• _Textabschnitt_:
Marianengraben
von Jasmin Schreiber
Eichborn Verlag, Köln 2020
253 Seiten, 20 Euro
Die Ich-Erzählerin Paula erlebt, wie sie der Tod ihres kleinen Bruders Tim, zu dem sie ein inniges Verhältnis hat, aus der Bahn wirft. Tim ist
während eines Urlaubs mit seinen Eltern im Meer ertrunken. Paula hatte sich trotz Tims wiederholter Bitte, doch mitzufahren, nicht zu diesem Familienurlaub entschließen können. Nun plagen sie
Schuldgefühle. Hätte sie ihren Bruder retten können, sie hätte doch bestimmt gespürt, dass Tims Kräfte nicht ausgereicht hatten, das Ufer zu erreichen. Wenn sie doch nur mitgefahren wäre
...
Paula gerät in eine tiefe Depression. So tief wie der Marianengraben ist ihre Trauer und Verzweiflung. Gerade über die Tiefsee und die darin lebenden Fische hat Paula sich mit Tim ausgetauscht, die Tiefsee, ihr gemeinsames Interesse, ihr gemeinsames Forschen, die Verortung ihrer tiefen geschwisterlichen Zuneigung. Paula zermürbt sich mit Fragen zu Tims letzten Gedanken. „Hat er an mich gedacht? War er verzweifelt, dass ich nicht dort war, um ihm zu helfen? Oder hat er an Fische gedacht, an seine geliebten Kraken?“ Ihre Schuldgefühle wachsen.
Schließlich kreuzt ein schrulliger, sehr gebrechlicher alter Mann mit einem neurotischen Hund auf. Diese Begegnung führt zu einer Reise in einem Campingbus. Die Fahrt führt in die Berge. Auch Helmut, so heißt der Mann, hat viele Verlusterfahrungen. Nun entsteht ein irrwitziger Trip, ein Roadtrip. Helmut schafft es, Paulas Lebenswillen wieder zu erwecken. Der alte Mann, der gleichzeitig fürsorglich und völlig unsentimental sein kann, selbst todkrank ist, hat noch einiges zu erledigen, was er schließlich den Toten, die ihm am Herzen liegen, versprochen hat. So sind sie denn unterwegs, der kranke alte Mann, die tieftraurige Paula, ein neurotischer Hund und ein aufgelesenes Huhn.

• _Gesammeltes Material_:
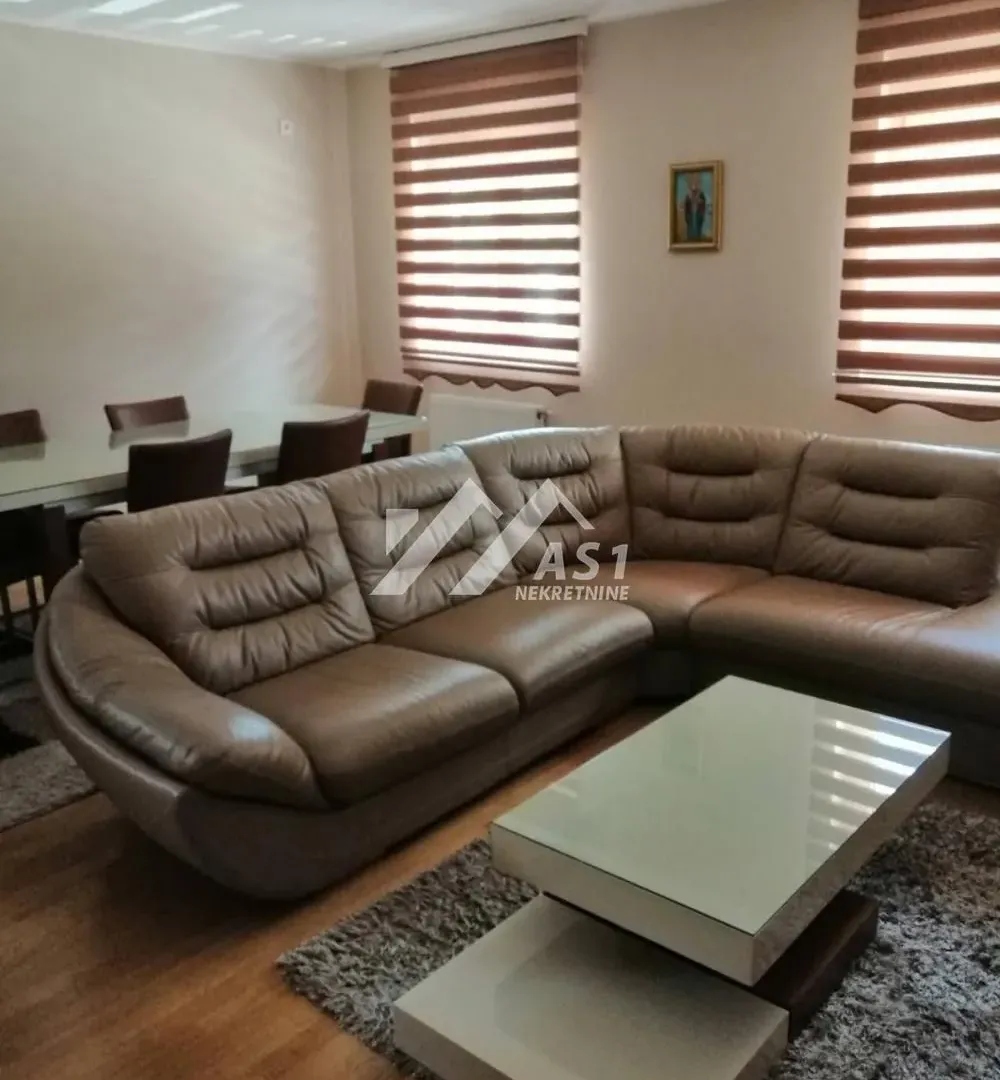 Izdavanje, četvorosoban stan, 95m², Novo naselje, Novi Sad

• _Arbeitsauftrag 1_: Schreib aus der Buchbesprechung zu „Marianengraben“ den Abschnitt von „Paula gerät in“ bis einschließlich „Ihre Schuldgefühle wachsen.“ wortwörtlich ab.
• _Arbeitsauftrag 2_: Wohin führt laut der Buchbesprechung zu „Marianengraben“ die Fahrt im Campingbus?

• _Antwort 1_:
Paula gerät in eine tiefe Depression. So tief wie der Marianengraben ist ihre Trauer und Verzweiflung. Gerade über die Tiefsee und die darin lebenden Fische hat Paula sich mit Tim ausgetauscht, die Tiefsee, ihr gemeinsames Interesse, ihr gemeinsames Forschen, die Verortung ihrer tiefen geschwisterlichen Zuneigung. Paula zermürbt sich mit Fragen zu Tims letzten Gedanken. „Hat er an mich gedacht? War er verzweifelt, dass ich nicht dort war, um ihm zu helfen? Oder hat er an Fische gedacht, an seine geliebten Kraken?“ Ihre Schuldgefühle wachsen.

• _Antwort 2_: In die Berge.